There are lots of good things that are done to the maximum for example Pepsi max, Maxi Priest, Max from Eastenders... those cool Max crisps by Walkers, but then there are also very BAD things that come in maxi size..Always maxi pads, a maximum spend on your debit card and Fatman Scoop.
It is with this same caution that I implore the women of the UK to treat the humble maxi dress. Such a beautiful creation, it was made for long hot summer days spent picking strawberries and riding bikes in meadows with loved ones. (when was the last time you actually saw a meadow though?) That is of course before shops like ATLANTIC and RISKY (For goodness sake guys the warning is in the name!) got wind of it! Now we just have eyesores offending my iris’ on a daily basis.
Where is the law that says you have to wear the purple flip flops with the purple maxi dress and purple bangles and a purple nipple piercing, which I could just about stomach if it wasn’t topped with a purple weave worn by a woman eating a purple beetroot!
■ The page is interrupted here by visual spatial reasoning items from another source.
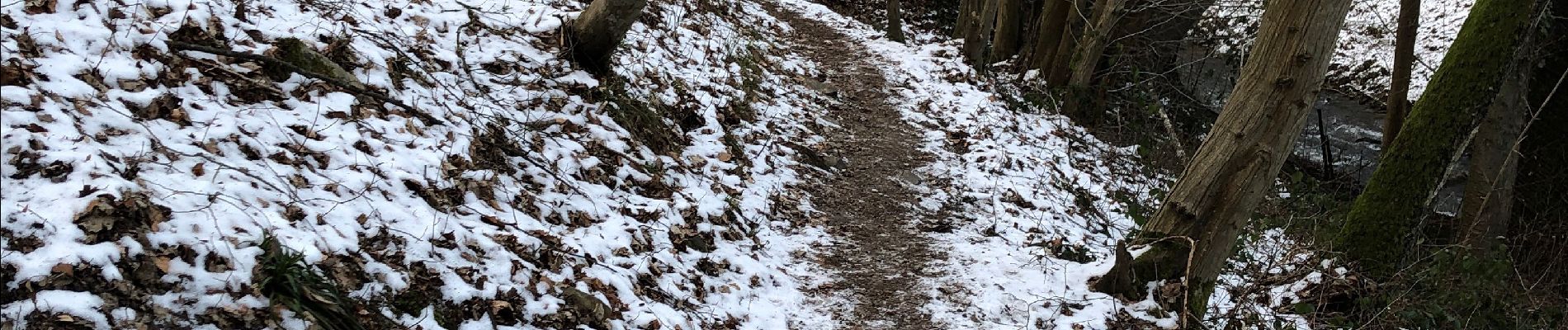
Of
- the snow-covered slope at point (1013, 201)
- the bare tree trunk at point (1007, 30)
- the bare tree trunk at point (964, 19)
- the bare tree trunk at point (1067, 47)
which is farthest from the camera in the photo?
the bare tree trunk at point (964, 19)

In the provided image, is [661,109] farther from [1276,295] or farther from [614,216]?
[1276,295]

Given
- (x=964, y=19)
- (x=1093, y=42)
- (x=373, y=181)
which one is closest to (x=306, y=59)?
(x=373, y=181)

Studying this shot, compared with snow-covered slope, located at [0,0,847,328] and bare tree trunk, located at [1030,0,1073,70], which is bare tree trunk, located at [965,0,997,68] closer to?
bare tree trunk, located at [1030,0,1073,70]

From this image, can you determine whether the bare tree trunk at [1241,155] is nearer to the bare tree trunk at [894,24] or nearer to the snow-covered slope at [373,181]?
the snow-covered slope at [373,181]

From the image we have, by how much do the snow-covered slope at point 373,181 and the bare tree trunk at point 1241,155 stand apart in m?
2.30

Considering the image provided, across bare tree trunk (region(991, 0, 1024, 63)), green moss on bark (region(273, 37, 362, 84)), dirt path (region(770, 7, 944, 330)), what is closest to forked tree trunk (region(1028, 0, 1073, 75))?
bare tree trunk (region(991, 0, 1024, 63))

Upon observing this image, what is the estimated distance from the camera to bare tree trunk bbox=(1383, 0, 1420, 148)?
9.00 m

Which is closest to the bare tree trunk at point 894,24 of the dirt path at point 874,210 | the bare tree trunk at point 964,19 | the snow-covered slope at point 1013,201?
the bare tree trunk at point 964,19

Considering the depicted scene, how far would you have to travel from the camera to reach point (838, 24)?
671 inches

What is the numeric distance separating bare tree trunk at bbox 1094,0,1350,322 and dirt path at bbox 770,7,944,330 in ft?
→ 4.33

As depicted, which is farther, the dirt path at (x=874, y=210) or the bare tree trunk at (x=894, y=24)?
the bare tree trunk at (x=894, y=24)

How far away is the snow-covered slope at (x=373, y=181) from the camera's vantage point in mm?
3252

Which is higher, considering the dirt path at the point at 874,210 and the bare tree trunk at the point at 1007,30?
the bare tree trunk at the point at 1007,30

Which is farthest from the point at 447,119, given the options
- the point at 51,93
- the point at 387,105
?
the point at 51,93
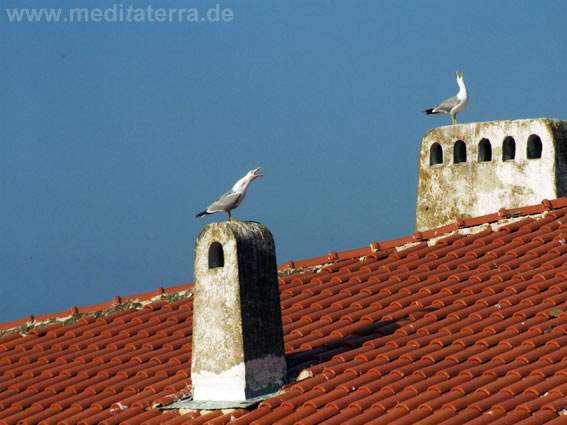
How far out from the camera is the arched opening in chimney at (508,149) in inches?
499

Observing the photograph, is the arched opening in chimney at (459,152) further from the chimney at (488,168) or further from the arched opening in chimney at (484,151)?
the arched opening in chimney at (484,151)

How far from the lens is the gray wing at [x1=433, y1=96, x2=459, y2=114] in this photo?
13469mm

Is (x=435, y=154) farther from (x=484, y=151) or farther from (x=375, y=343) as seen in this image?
(x=375, y=343)

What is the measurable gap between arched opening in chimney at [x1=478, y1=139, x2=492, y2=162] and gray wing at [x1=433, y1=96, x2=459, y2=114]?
2.59 feet

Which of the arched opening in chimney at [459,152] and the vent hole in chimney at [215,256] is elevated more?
the arched opening in chimney at [459,152]

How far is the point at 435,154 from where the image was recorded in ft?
44.0

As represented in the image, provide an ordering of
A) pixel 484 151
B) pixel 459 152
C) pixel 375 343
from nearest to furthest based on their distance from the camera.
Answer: pixel 375 343 → pixel 484 151 → pixel 459 152

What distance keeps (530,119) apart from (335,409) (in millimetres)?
6433

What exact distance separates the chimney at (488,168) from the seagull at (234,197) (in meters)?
4.89

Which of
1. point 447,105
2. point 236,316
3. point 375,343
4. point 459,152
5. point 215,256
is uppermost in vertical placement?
point 447,105

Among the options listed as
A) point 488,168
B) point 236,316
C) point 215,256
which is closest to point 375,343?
point 236,316

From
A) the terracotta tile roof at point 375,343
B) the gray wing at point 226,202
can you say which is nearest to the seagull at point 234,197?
the gray wing at point 226,202

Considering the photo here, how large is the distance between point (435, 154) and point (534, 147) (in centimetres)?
140

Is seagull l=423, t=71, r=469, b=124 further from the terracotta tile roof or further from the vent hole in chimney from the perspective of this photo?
the vent hole in chimney
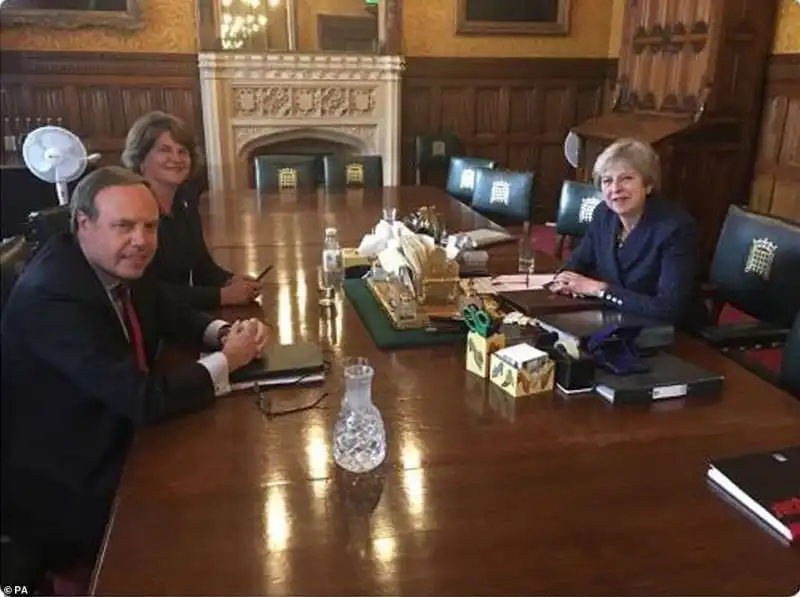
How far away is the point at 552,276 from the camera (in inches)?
92.5

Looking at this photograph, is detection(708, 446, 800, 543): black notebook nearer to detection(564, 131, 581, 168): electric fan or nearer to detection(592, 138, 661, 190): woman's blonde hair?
detection(592, 138, 661, 190): woman's blonde hair

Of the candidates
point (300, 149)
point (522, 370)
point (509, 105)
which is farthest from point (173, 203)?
point (509, 105)

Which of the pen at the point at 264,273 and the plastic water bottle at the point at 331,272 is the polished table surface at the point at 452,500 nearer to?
the plastic water bottle at the point at 331,272

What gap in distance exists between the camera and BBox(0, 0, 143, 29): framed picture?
4.95 metres

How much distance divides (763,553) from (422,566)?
470mm

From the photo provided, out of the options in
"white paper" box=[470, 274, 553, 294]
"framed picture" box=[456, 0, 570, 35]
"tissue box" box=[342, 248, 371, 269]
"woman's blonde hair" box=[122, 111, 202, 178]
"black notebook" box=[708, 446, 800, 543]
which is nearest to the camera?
"black notebook" box=[708, 446, 800, 543]

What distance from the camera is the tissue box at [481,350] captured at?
1.55 meters

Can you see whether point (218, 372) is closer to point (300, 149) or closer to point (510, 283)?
point (510, 283)

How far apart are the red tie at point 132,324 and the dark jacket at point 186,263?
16.7 inches

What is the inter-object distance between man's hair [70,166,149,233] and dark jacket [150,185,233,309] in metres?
0.55

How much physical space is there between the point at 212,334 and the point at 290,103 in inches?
158

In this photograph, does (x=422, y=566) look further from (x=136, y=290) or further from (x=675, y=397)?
(x=136, y=290)

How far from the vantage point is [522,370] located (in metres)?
1.47

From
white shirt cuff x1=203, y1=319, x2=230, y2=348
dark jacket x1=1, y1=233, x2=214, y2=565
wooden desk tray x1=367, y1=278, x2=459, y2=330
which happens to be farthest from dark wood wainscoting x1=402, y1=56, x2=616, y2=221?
dark jacket x1=1, y1=233, x2=214, y2=565
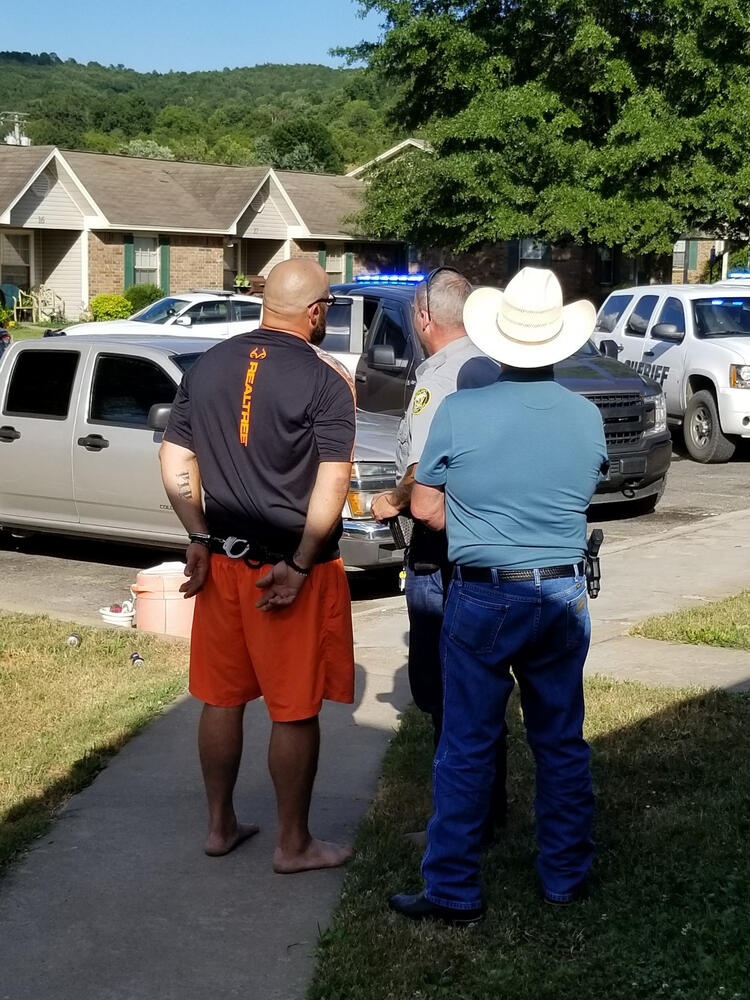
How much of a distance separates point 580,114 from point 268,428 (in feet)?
83.4

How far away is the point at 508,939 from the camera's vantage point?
3.78 m

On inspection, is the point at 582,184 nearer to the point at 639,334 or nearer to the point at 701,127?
the point at 701,127

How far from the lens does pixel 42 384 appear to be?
974 cm

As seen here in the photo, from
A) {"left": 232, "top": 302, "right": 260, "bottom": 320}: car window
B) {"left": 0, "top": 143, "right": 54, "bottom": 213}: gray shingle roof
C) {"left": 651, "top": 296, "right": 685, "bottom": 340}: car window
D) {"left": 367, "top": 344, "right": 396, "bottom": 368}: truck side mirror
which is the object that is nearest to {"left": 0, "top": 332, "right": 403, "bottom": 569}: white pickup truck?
{"left": 367, "top": 344, "right": 396, "bottom": 368}: truck side mirror

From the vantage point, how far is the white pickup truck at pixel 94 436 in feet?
29.9

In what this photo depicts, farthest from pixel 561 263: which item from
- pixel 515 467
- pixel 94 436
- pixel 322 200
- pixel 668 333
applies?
pixel 515 467

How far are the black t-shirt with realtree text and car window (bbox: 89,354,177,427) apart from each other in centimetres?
507

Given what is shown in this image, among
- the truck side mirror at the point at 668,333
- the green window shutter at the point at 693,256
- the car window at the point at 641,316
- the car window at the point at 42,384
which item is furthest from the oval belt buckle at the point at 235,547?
the green window shutter at the point at 693,256

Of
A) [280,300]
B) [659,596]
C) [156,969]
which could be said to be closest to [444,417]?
[280,300]

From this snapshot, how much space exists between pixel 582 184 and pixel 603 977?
24.2m

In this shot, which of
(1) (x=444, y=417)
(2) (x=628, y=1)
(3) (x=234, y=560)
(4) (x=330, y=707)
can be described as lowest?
(4) (x=330, y=707)

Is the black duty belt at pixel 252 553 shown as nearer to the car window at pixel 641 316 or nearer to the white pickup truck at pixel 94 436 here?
the white pickup truck at pixel 94 436

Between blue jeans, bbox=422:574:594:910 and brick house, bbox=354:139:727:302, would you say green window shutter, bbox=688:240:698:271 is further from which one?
blue jeans, bbox=422:574:594:910

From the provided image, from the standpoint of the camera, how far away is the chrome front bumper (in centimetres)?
837
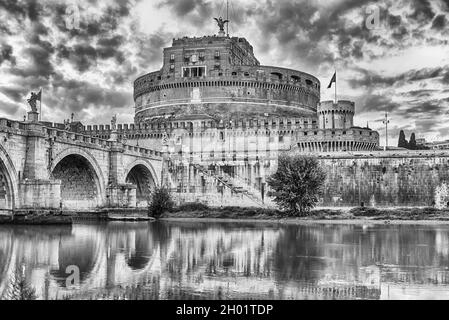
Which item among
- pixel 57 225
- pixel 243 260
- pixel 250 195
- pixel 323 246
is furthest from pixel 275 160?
pixel 243 260

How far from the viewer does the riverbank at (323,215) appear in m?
38.2

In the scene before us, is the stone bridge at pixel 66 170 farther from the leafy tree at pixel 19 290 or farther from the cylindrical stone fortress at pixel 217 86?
the cylindrical stone fortress at pixel 217 86

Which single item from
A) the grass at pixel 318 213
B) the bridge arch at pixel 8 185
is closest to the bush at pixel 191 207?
the grass at pixel 318 213

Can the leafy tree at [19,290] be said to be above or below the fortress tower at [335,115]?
below

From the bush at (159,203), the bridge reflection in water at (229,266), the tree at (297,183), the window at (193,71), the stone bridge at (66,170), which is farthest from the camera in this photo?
the window at (193,71)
Ok so the last bit was a lie but you get my drift?
I just wish people would bear this in mind before this simplest of pleasures is ripped scornfully from the hands of fashion loving individuals like you and I!
SO..this is how you do it....
http://blazerwhore.blogspot.com/ cheating on her blazer
Me on the hunt for some car parts...
A wonderful example of effortless chic.
And THIS is why you do NOT by clothes from Atlantic Clothing...
Aaaah, now that is out of my system I can continue telling you about the fabulous people I found out and about in the streets of London making me proud!
Here is just a selection of the finest...
Obviously has FABULOUS taste in shoes...and in life generally!
I don't know who this mystery lady is but she does look cool....and very familiar....
and here she is again just scoping out some fruit.....
I hope we have learned an important lesson here folks...
Just say no to drugs....oh and don't abuse your maxi dress privileges!